The new clause suggests that Parliament should have a role in deciding the form that the inquiry takes, and should be able to debate and decide on

“the appointment of the chairmen and members of the inquiry panel,

(b)prescribe the terms of reference of the inquiry,

(c)make such other provision in respect of the setting-up date and for other purposes ...

(d)make such modification and adaptations of this Act as may appear necessary or expedient for the purpose of giving effect to the Resolution” already passed by the House.

Many of the arguments were explored in the previous debate, and I do not want to spend a long time going through many of them again. I understand that the Government remain opposed to the Committee’s proposals for amending the Bill and using parliamentary commissions. It is true that my amendment and new clause would make it mandatory for Ministers to call an inquiry once a parliamentary resolution was passed. Also, the Government have complained that my proposals are ambiguous, in that there would still be pressure for inquiries from those hoping to influence terms of reference or membership; however, that could be overcome by parliamentary debate. It is true that the proposals may slightly delay the setting up of an inquiry, but I am sure that there are parliamentary procedures that could be used to overcome the delays that would occur if the House refused to pass the necessary resolutions or wished to argue about them. The Government have also argued that the proposals are excessive, in that they go beyond the provisions of the 1921 Act.

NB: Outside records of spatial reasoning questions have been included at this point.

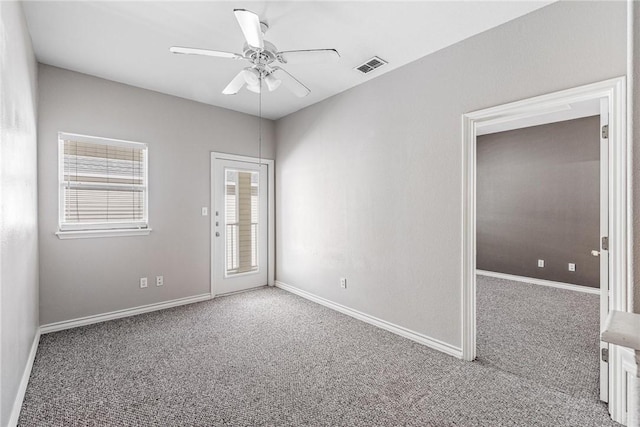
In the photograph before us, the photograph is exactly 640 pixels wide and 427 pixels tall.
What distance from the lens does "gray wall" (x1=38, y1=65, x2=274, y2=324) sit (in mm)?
3117

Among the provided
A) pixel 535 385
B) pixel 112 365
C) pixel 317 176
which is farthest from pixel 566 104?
pixel 112 365

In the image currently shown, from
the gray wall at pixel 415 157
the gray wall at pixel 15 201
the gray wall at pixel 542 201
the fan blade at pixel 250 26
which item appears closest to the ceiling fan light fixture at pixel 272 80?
the fan blade at pixel 250 26

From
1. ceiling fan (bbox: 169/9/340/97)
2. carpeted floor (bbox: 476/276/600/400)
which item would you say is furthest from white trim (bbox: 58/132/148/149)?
carpeted floor (bbox: 476/276/600/400)

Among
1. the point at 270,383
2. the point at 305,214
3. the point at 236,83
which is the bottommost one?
the point at 270,383

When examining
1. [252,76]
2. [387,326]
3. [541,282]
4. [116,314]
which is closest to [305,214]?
[387,326]

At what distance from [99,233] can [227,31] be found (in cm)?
258

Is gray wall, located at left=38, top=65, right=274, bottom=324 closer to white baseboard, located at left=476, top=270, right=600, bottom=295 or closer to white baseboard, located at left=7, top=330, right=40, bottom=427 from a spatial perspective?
white baseboard, located at left=7, top=330, right=40, bottom=427

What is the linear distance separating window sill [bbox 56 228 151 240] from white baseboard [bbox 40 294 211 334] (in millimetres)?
881

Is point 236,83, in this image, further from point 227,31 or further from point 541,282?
point 541,282

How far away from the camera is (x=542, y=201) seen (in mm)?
4996

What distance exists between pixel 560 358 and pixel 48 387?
402cm

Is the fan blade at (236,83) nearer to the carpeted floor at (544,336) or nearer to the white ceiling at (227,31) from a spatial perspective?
the white ceiling at (227,31)

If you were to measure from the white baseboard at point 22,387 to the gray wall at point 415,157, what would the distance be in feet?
9.44

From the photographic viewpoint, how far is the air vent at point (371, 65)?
2.95 meters
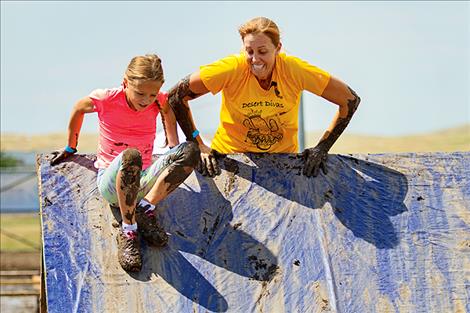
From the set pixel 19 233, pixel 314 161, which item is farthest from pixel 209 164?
pixel 19 233

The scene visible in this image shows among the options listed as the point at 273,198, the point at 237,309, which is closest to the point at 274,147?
the point at 273,198

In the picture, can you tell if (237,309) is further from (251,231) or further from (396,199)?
(396,199)

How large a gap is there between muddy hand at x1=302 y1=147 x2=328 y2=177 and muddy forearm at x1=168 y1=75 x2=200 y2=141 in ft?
2.25

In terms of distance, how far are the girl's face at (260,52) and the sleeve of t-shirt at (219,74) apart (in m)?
0.11

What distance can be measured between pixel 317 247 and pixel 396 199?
24.6 inches

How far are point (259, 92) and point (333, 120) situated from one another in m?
0.51

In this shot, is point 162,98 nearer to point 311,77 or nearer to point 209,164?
point 209,164

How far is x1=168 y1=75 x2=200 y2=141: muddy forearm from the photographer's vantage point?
5.67 m

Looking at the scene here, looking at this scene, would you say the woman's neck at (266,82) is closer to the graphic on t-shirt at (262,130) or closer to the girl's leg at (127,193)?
the graphic on t-shirt at (262,130)

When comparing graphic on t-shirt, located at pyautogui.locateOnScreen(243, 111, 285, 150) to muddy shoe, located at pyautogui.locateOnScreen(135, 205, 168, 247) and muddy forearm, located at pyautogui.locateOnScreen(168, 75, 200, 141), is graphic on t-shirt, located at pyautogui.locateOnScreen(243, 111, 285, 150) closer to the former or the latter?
muddy forearm, located at pyautogui.locateOnScreen(168, 75, 200, 141)

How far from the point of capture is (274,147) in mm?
5906

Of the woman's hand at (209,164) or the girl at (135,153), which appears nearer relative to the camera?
the girl at (135,153)

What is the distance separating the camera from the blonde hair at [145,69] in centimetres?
514

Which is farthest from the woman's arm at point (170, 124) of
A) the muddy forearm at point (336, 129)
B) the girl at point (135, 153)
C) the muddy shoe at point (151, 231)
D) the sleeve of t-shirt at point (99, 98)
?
the muddy forearm at point (336, 129)
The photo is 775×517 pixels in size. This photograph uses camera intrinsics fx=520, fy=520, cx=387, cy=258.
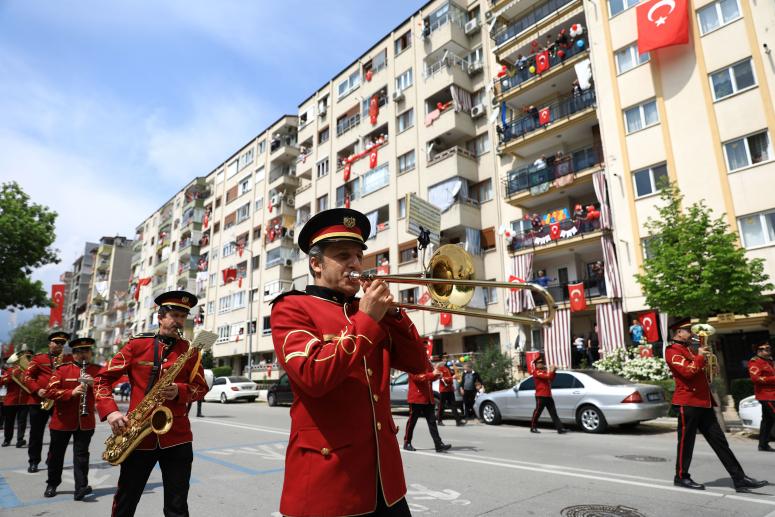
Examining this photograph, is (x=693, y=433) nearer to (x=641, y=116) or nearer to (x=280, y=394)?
(x=641, y=116)

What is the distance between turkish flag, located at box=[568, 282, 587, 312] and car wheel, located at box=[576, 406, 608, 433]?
35.9 feet

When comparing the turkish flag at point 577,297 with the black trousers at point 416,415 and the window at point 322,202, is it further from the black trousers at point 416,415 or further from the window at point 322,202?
the window at point 322,202

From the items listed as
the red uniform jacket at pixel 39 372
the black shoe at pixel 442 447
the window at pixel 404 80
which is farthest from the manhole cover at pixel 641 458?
the window at pixel 404 80

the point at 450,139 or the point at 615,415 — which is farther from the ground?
the point at 450,139

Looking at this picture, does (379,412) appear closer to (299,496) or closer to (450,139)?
(299,496)

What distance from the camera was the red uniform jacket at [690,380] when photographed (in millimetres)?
6586

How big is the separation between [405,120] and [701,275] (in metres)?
23.9

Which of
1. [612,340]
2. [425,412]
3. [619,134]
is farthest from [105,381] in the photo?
[619,134]

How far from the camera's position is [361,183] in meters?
37.2

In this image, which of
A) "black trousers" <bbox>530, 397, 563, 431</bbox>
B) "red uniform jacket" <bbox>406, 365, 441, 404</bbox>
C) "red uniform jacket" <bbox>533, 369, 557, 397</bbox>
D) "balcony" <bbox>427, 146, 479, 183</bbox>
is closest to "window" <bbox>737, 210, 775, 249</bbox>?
"red uniform jacket" <bbox>533, 369, 557, 397</bbox>

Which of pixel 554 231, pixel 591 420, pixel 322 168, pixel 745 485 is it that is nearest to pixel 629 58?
pixel 554 231

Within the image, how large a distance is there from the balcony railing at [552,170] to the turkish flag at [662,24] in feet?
17.1

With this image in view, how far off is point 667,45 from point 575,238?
8889mm

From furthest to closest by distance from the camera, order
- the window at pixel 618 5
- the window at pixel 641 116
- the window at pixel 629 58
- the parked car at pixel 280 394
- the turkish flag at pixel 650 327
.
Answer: the parked car at pixel 280 394
the window at pixel 618 5
the window at pixel 629 58
the window at pixel 641 116
the turkish flag at pixel 650 327
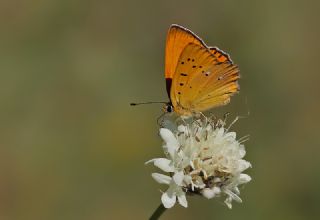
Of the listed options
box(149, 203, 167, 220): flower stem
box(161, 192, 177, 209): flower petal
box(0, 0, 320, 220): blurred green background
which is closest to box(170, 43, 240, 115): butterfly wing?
box(161, 192, 177, 209): flower petal

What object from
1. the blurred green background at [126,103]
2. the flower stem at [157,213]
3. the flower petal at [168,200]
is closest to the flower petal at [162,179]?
the flower petal at [168,200]

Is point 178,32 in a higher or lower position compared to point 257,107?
higher

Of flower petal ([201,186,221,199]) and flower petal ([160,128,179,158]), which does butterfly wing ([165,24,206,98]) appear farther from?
flower petal ([201,186,221,199])

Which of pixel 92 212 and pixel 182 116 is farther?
pixel 92 212

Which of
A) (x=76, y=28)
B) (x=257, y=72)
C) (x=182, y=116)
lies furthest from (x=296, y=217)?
(x=76, y=28)

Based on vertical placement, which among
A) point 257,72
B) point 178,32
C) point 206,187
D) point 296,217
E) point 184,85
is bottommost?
point 296,217

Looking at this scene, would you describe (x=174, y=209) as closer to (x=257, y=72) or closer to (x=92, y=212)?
(x=92, y=212)

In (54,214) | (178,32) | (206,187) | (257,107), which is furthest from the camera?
(257,107)
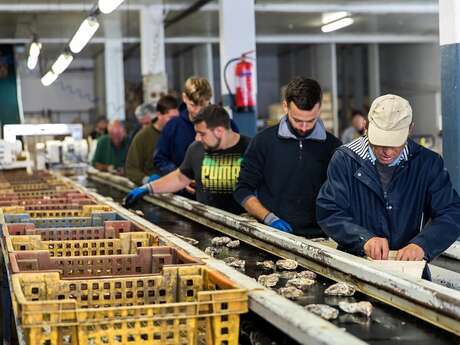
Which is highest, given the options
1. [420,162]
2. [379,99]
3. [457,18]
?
[457,18]

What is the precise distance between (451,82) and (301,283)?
8.62 feet

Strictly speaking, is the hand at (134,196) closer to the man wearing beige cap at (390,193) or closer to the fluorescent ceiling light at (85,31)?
the man wearing beige cap at (390,193)

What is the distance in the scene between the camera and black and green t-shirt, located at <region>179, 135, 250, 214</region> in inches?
187

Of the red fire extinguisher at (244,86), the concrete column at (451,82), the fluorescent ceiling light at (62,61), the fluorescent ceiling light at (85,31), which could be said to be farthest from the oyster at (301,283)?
the fluorescent ceiling light at (62,61)

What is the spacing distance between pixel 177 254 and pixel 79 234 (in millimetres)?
816

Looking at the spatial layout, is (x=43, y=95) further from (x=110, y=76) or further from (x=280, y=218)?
(x=280, y=218)

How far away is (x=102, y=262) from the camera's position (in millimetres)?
2732

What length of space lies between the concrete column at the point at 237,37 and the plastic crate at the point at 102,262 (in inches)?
247

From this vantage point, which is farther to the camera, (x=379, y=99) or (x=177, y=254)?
(x=379, y=99)

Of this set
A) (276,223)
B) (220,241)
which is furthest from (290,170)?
(220,241)

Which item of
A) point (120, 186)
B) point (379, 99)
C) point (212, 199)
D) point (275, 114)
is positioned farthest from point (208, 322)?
point (275, 114)

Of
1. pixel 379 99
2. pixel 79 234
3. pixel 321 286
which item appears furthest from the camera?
pixel 79 234

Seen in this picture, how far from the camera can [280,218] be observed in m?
4.08

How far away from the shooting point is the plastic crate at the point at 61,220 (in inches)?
149
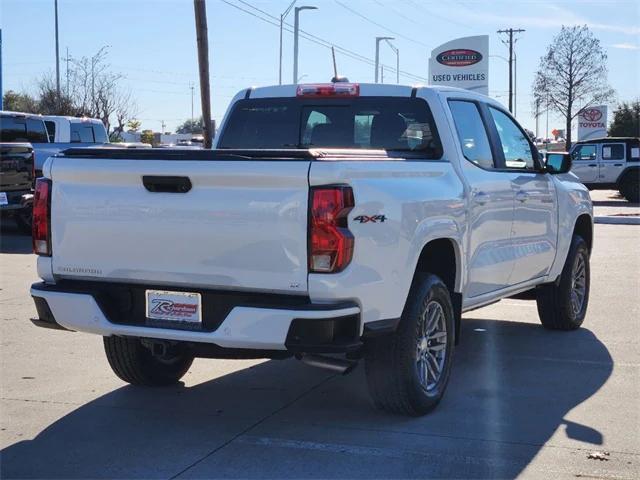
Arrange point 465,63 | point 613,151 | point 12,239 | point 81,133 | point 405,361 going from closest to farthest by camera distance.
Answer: point 405,361, point 12,239, point 81,133, point 613,151, point 465,63

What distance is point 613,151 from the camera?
30.3 meters

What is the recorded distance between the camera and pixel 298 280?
4750 mm

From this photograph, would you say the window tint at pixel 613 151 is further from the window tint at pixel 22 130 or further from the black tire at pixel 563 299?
the black tire at pixel 563 299

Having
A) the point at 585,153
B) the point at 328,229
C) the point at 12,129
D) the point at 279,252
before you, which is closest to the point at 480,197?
the point at 328,229

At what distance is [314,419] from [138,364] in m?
1.32

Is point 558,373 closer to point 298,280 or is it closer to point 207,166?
point 298,280

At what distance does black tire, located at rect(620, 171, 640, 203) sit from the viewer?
2973cm

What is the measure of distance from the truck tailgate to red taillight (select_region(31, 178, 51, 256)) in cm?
6

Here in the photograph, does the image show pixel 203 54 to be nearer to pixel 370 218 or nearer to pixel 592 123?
pixel 370 218

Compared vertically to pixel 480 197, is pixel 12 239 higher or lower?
lower

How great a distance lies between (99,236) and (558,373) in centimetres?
357

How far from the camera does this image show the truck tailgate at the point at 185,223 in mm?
4754

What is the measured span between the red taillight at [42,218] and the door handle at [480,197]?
8.98 ft

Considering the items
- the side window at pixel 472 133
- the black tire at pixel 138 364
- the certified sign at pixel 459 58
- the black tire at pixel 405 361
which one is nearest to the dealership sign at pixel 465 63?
the certified sign at pixel 459 58
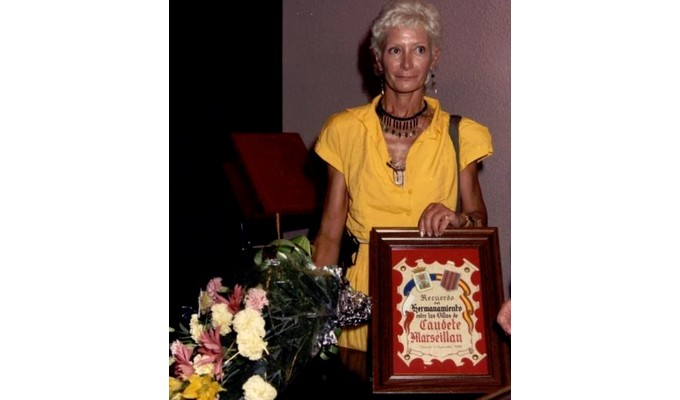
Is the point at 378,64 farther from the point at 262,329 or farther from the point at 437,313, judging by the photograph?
the point at 262,329

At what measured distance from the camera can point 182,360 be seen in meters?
1.61

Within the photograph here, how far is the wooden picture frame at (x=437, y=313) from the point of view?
1.73m

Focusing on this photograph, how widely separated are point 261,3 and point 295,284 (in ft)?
11.8

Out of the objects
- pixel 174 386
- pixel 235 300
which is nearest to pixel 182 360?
pixel 174 386

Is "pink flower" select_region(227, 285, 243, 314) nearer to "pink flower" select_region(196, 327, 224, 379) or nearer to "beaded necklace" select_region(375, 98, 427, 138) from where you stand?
"pink flower" select_region(196, 327, 224, 379)

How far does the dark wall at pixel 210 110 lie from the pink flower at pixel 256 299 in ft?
10.3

I am surprised that the Government have not taken this opportunity to do something more radical than simply tidy up the legislation. Baroness Ashton said in a letter to the Committee:

“I confess I had not seen this Bill as one of substantial constitutional significance. It is very much a consolidation measure. It does not introduce any new constitutional ideas, but   is designed to provide a single, UK wide framework that would be suitable for any future statutory inquiry into events that have caused public concern.”

If we accept that that is what the Bill is about, we are missing an opportunity to involve Parliament in the inquiry process in a way that it has not been involved since the 1921 Act. In proposing the new clause, I suggest that Parliament be involved in the examination of ministerial conduct, because I believe that that is our role. We are here to hold the Executive to account, and we would be relinquishing that responsibility if we allowed the Bill to be passed in its current form. I shall listen carefully to what the Minister and Opposition Members have to say, and I hope to reply to some of their arguments.